Okay, you know I did it. I oohed and aahed over that cover and it caught my eye long before the synopsis did. I’m so ashamed (no I’m not). Then I went and sat at the adult table and read the blurb, checked out the author and saw that she wasn’t writing this in her trademark all-verse style and knew I had to read it even if it wasn’t the New Adult book that it looked like (confusing covers). The freaky abusive boyfriend/poor girl storyline is one that can be tricky to do without it turning into something resembling a tabloid movie, but Schroeder pulled off a pretty good, complex story with one heck of a surprise at the end.
In a beaten down house in a beaten down neighborhood lives a girl named Rae, who’s trying desperately to keep from being beaten down. Her step-father Dean is a mean sonofabitch, always seeming to be on the verge of unleashing some serious violence on Rae and her mother if they don’t give him whatever he wants. For Rae, that means cooking, cleaning, whatever. Her mom isn’t any help, taking Dean’s side all of the time and who knows where her real dad is. He took off when Rae was a baby. Rae’s only examples of the long-term relationship potential of male gender pretty much suck, in other words.
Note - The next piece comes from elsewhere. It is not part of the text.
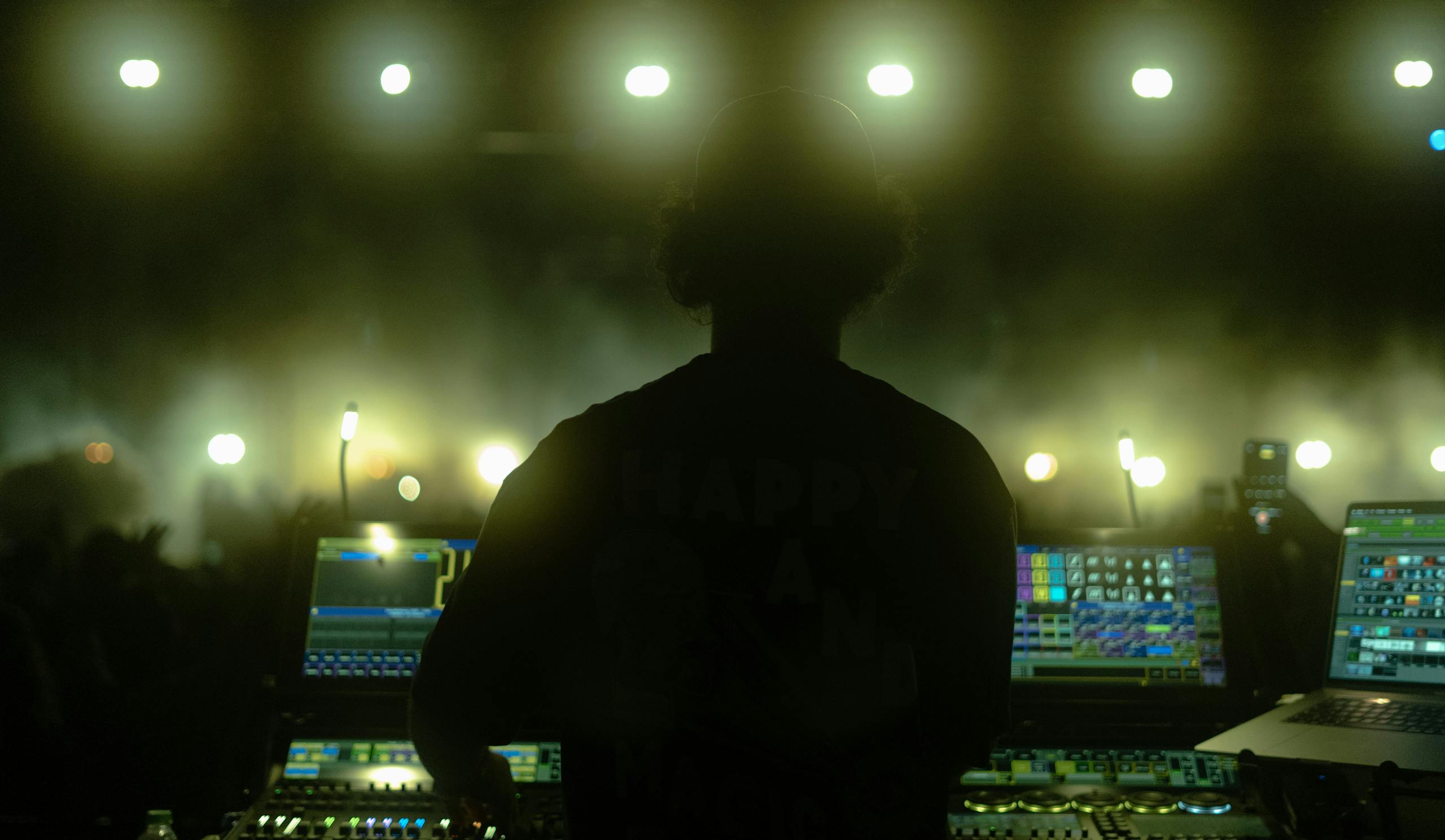 Silhouette of a DJ performing at a vibrant Istanbul nightclub with bright stage lights.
Rae’s not quite prepared then when she meets Nathan, the ridiculously hot new guy at school. He’s instantly into her and not really knowing what else to do with being told for the first time that she’s beautiful and treasured, she lets him sweep her away. She completely misses the almost immediate signs that this guy is going to be trouble, capital T. He’s jealous from day one, possessive, aggressive, clingy and has stalker written all over him. I can imagine a lot of people saying, “Just dump the guy, get out!” It’s not that easy when you’re in that situation and you’re stuck feeling semi-responsible for the other person’s feelings, you think you can still fix things if you find a way to end it better or yes, even that it’s a temporary thing, that there’s something wrong and that he’s truly a good person and if he got help, you’d be okay again. I understood that Rae, the one who rationalized things for a while. But of course, these guys, they escalate.
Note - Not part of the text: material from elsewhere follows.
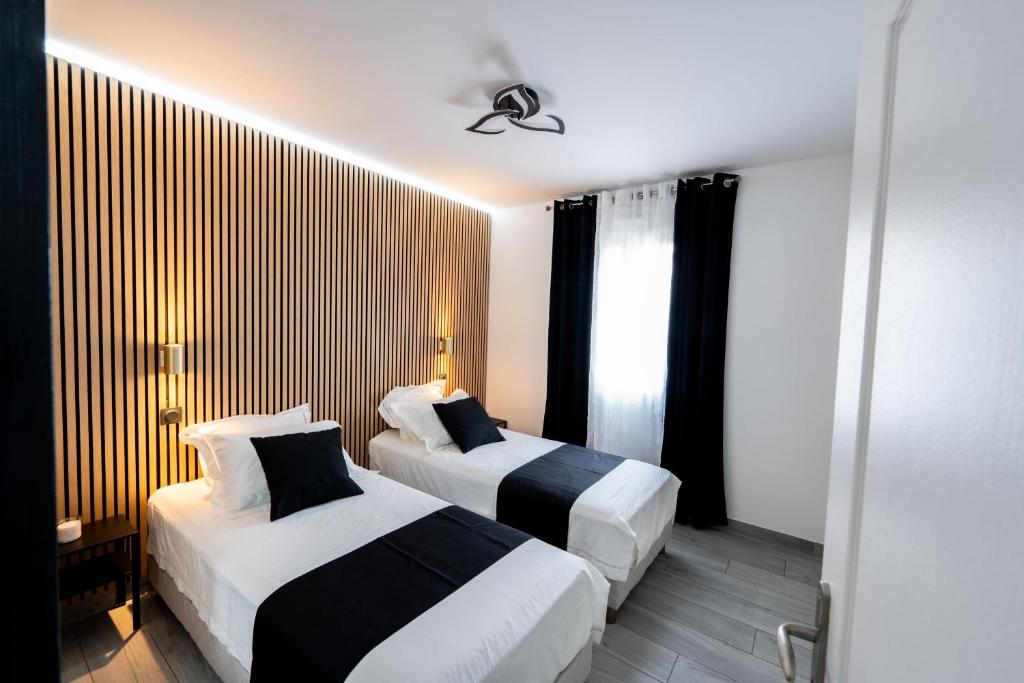 Ένα ή περισσότερα κρεβάτια σε δωμάτιο στο Séjour Professionnel Premium Confort, Fibre & Spa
It’s not much of a spoiler since the story actually begins with the present day, with Rae in the hospital, fighting for her life and the rest of the story is told in periodic flashbacks (there’s a small hospital scene with her thoughts, then, “six months earlier,” hospital scene, “five months earlier,” etc.). It made the story much more suspenseful because I could see Nathan degenerating, Rae’s home life falling apart as Dean lost his job and spun out of control and Rae starting to make her life better, knowing that something awful was coming and not knowing from where. She’d have nice happy moments with Leo, the barista next door to the flower shop where she worked and Nathan would show up. She’d be enjoying working at the flower shop and then Dean would wreck things.
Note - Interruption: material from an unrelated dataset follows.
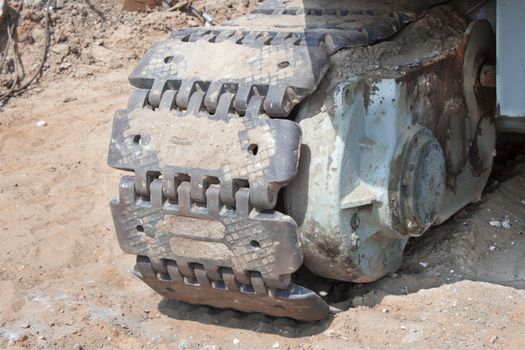Caterpillar excavator standing on ground in career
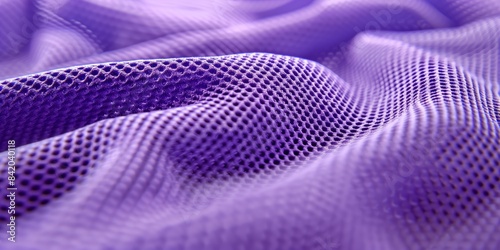 Abstract texture closeup of purple athletic fabric showcasing intricate patterns and mesh structure perfect for backgrounds and wallpapers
Most of what I didn’t like about Falling for You was that slightly heavy hand Schroeder used with the good vs. bad aspects of the plot and characters. There wasn’t a lot of gray going on here: characters fell into the inspirational, supportive and affectionate side or they were hurtful betrayers who let Rae down in the worst ways. There were some just nice scenes with her friends, but most anything that involved her was either fraught with turmoil and angst or happy and hopeful. It all made for wonderful book drama and I can’t say that I didn’t enjoy it while I was reading it, but when I was done, I was left feeling like I wanted something a little more balanced and real so I could really believe in the entire story. I blame the poetry for raising my hopes so high.
I’m not a fan of books written in verse, I have to admit, and Schroeder’s The Day Before was one I had a hard time getting through. I loved the way she blended a more regular style of storytelling with bits of Rae’s beautiful, spare and emotionally raw poetry here though. Since it wasn’t trying to be story narrative, I was able to soak the poetry in emotionally and I have to say, some of it socked me in the stomach.
I’m very glad I read Falling for You, despite my fear of Lisa Schroeder and that verse thing. She handled the issue of domestic violence and stalking pretty well and better than that for me, her writing was a joy. I hope she continues to do more books like this, with the blend of poetry and “regular” storytelling, I’ll be there to buy it.